— BEGIN Extract —

What is High-Resolution Photography?

Resolution is a term that we use on an everyday basis. Every time we take an image, we check for focus, color, composition, and whether the image has enough detail, aka resolution. As an industry, we’re obsessed with resolution and detail. So much, so that camera manufacturers tempt us with every new camera launch with their increasingly insane megapixel count and image resolution. And this isn’t just with DSLRs and mirrorless cameras. This is true even with smartphones.

So, why is this obsession with the term resolution? Is this just because with more resolution, we can produce a higher resolution image quickly? And do we always require the highest resolution? Or is it that we assume high resolution with high quality?

As we have seen often, getting the best resolution is not everything in photography. There is a lot more to photography than just getting the highest resolution digital image. In this discussion, we’ll look at the definition of resolution. We’ll also examine whether this race for increasingly higher resolution makes sense.

 high resolution in photography

Meaning of high resolution image in photography

The word resolution denotes the amount of detail and clarity in an image and is directly related to the number of pixels on the sensor. The higher the resolution, the more detail the image has. Additionally, clarity increases with detail. So, a high resolution photo with have a lot of detail and clarity in it.

Higher resolution vs. lower resolution

A simple example can demonstrate the difference between a high and low-resolution image. Let’s say that you take an image with an 8-MP resolution camera. Many archaic point-and-shoot cameras have very low-resolution sensors, so we can use one of those to demonstrate this example. I have this archaic Canon PowerShot A630, which offers me a resolution of 8-MP.

— END Extract —
— BEGIN Raw data —

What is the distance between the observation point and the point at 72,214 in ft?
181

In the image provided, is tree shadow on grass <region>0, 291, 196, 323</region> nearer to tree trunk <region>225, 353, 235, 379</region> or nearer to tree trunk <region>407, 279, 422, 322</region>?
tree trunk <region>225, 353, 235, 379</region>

— END Raw data —

(Tasks to carry out):
1. List everything the article on high-resolution photography says we check each time we take an image.
2. Continue the article on high-resolution photography from its last sentence.

(Final answers):
1. Focus, color, composition, and whether the image has enough detail (resolution).

2.
Next, take another image of the same scene using a higher-resolution camera. Something like a 21-MP DSLR. Do you see any difference?

The resolution will not be apparent if you view the image on your computer screen or phone. But there will be other differences like dynamic range and color. But if you blow out the image and view it in a larger size, you will notice that one of the images will get pixelated compared to the other. No prizes for guessing which one is which.

The other significant difference will appear when you attempt to print a large-sized print. An 8-MP sensor will have a file size of roughly 3264 x 2448 pixels. At a standard PPI of 300, you can print at a size of 276 x 207 mm. Anything larger and pixelation will become apparent.

On the other hand, a 21-MP sensor with a file size of 5616 x 3744 pixels can be printed on paper of dimensions 475 x 317 mm.

Another advantage of a higher-resolution file is that you can crop and print without worrying about losing too much resolution. Let’s say you’ve shot a landscape image with a high-resolution camera. When you review the image on your computer screen, you find some aspects around the edges of the frame that you don’t like.

You can crop the image and go ahead and print the image or publish it. With a small resolution, file cropping may not be helpful because you don’t have enough resolution to play with.

Applications of a higher photo resolution

By now, you’ve got a fair idea of the advantages of a high-resolution image. First, we have the advantage of printing big. Not that we do print big on an everyday basis but for people like sports photographers or fashion and commercial photographers doing work for printing and advertising, to be able to make high-resolution images is a must-have requirement.

For example, if you’re interested in doing Microstock photography, you need to be able to shoot at a high enough resolution. Many stock photography websites set a minimum pixel resolution for the submission of images. These images can be used for a variety of purposes, including but not limited to printing on high-quality banners and billboards. A larger resolution is a must-have if these images are going to have good print quality.

Posters are yet another requirement where high-resolution photos are a must. A minimum of 16-MP is a must-have, but ideally, more resolution isn’t too bad. Just like posters, fine art print also requires a lot of resolution. These prints are done on high-quality paper and in very high print resolution; therefore, a high dpi is a must-have for higher quality prints.

However, if you are only going to share your digital photographs over Bluetooth or publish them on a web page, you don’t need a larger image size. Even a lower pixel density will be more than enough for online use and sharing over a network.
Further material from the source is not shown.